Bundessozialhilfegesetz

Bundessozialhilfegesetz

Das Bundessozialhilfegesetz (BSHG) regelte von 1962 bis 2004 Art und Umfang der Sozialhilfe für bedürftige Einwohner der Bundesrepublik Deutschland.

Die bisherigen Bestimmungen des BSHG sind ab 1. Januar 2005 von den Bestimmungen im Zwölften Buch Sozialgesetzbuch (SGB XII) abgelöst worden.

Basisdaten
Titel: Bundessozialhilfegesetz
Abkürzung: BSHG
Art: Bundesgesetz
Geltungsbereich: Bundesrepublik Deutschland
Rechtsmaterie: Sozialrecht
Fundstellennachweis: 2170-1
Ursprüngliche Fassung vom: 30. Juni 1961
(BGBl. I S. 815, ber. S. 1875)
Inkrafttreten am: 1. Juni 1962
Neubekanntmachung vom: 23. März 1994
(BGBl. I S. 646, ber. S. 2975)
Letzte Änderung durch: Art. 25 G vom
23. Dezember 2003
(BGBl. I S. 2848, 2895)
Inkrafttreten der
letzten Änderung:
1. Januar 2004
(Art. 124 G vom
23. Dezember 2003)
Außerkrafttreten: überw. 1. Januar 2005
(Art. 68 G vom
27. Dezember 2003,
BGBl. I S. 3002, 3070)
Bitte den Hinweis zur geltenden Gesetzesfassung beachten.
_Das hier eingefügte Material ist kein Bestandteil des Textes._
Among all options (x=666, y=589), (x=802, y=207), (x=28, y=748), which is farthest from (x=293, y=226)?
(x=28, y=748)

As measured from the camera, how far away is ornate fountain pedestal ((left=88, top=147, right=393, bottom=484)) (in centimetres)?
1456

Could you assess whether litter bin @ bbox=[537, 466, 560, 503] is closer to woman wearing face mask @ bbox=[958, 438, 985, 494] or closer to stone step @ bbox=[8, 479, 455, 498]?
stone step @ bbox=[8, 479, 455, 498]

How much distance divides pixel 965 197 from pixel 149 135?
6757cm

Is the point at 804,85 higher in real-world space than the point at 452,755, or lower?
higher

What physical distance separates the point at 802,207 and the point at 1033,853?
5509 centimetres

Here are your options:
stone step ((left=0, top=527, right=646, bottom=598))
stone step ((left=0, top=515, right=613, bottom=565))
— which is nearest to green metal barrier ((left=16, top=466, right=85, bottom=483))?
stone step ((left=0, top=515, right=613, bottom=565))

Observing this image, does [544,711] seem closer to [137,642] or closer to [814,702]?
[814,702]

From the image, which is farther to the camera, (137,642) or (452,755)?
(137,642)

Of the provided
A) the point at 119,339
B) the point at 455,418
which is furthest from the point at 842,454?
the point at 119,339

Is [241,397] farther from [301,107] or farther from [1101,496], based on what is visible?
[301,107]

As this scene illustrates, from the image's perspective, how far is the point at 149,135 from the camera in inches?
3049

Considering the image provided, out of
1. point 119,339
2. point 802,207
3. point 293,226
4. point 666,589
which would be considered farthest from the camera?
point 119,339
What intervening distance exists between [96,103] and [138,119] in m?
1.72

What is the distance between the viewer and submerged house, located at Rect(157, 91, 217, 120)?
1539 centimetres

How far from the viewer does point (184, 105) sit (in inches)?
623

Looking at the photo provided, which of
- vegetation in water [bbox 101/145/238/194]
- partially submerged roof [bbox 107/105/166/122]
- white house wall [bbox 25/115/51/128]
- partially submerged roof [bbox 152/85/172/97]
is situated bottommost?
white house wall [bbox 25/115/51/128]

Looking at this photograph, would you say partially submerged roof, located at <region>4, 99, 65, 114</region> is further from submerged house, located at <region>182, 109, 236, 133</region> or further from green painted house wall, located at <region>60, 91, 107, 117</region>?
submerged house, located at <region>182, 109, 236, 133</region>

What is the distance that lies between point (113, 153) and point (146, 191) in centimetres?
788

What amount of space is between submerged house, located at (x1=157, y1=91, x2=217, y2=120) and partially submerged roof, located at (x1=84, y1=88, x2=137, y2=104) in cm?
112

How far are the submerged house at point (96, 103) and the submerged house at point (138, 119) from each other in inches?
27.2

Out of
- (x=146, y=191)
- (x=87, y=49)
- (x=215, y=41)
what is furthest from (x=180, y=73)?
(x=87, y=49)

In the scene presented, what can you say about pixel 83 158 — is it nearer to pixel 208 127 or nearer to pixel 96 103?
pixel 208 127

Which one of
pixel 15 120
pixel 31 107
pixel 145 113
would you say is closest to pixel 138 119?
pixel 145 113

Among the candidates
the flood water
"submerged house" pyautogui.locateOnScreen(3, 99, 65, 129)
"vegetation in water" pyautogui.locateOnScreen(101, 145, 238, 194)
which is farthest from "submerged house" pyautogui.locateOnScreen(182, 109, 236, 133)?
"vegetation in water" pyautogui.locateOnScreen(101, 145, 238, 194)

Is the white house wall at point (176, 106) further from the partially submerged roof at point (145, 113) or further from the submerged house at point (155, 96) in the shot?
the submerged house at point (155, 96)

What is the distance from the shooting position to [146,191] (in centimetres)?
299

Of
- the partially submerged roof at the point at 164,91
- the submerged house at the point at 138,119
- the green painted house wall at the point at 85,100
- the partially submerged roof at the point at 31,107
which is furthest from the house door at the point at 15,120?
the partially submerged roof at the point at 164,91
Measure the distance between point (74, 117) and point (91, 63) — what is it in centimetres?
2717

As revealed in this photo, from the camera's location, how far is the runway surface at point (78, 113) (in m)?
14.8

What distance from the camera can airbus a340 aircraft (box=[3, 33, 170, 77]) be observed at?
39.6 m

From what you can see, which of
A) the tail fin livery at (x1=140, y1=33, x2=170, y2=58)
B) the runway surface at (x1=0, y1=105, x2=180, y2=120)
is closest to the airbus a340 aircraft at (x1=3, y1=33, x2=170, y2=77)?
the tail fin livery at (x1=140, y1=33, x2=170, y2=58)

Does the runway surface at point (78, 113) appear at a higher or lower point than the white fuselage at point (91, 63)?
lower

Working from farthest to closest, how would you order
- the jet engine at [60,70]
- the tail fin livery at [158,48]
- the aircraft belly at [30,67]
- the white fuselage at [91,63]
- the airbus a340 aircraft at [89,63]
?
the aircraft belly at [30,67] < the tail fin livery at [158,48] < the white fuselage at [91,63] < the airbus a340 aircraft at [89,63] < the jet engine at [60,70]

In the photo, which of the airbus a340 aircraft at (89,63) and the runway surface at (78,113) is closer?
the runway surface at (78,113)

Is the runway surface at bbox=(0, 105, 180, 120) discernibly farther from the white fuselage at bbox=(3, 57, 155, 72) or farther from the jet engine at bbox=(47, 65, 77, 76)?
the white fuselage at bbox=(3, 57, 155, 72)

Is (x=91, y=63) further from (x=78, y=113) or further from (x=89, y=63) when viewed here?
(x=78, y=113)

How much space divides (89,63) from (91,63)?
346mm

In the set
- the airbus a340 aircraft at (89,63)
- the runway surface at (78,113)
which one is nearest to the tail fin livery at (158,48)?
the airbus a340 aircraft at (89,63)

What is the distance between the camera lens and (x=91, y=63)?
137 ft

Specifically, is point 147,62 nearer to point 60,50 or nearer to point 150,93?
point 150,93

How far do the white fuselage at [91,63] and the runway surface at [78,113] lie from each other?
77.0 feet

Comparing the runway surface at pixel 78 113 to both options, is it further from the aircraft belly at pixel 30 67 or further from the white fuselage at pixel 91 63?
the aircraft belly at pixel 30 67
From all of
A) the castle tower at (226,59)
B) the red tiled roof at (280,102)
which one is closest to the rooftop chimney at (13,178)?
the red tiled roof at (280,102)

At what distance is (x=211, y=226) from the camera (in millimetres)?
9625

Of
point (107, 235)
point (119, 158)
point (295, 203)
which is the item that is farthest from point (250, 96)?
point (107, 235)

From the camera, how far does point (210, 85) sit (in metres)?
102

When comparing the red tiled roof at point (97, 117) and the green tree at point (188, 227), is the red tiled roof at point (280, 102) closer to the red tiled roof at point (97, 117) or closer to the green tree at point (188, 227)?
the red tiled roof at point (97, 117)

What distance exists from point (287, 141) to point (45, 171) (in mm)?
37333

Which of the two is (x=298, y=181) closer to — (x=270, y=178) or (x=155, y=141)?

Das Bundessozialhilfegesetz trat am 1. Juni 1962 in Kraft und löste die aus dem Jahr 1924 stammenden Reichsgrundsätze über Voraussetzung, Art und Maß der öffentlichen Fürsorge (RGr) und die Verordnung über die Fürsorgepflicht (RFV) ab. Seit 1976 ist das Bundessozialhilfegesetz Bestandteil des Sozialgesetzbuches (SGB). Seither finden die allgemeinen Regelungen des SGB (insbesondere SGB I und SGB X) auch auf die Sozialhilfe Anwendung.

Als Grundsätze der Sozialhilfe sind im Bundessozialhilfegesetz die individuelle Hilfe (§ 3), die Befähigung der Bedürftigen zur Selbsthilfe (§ 1 Abs. 2) und das Prinzip der Nachrangigkeit der Sozialhilfe (§ 2) festgelegt.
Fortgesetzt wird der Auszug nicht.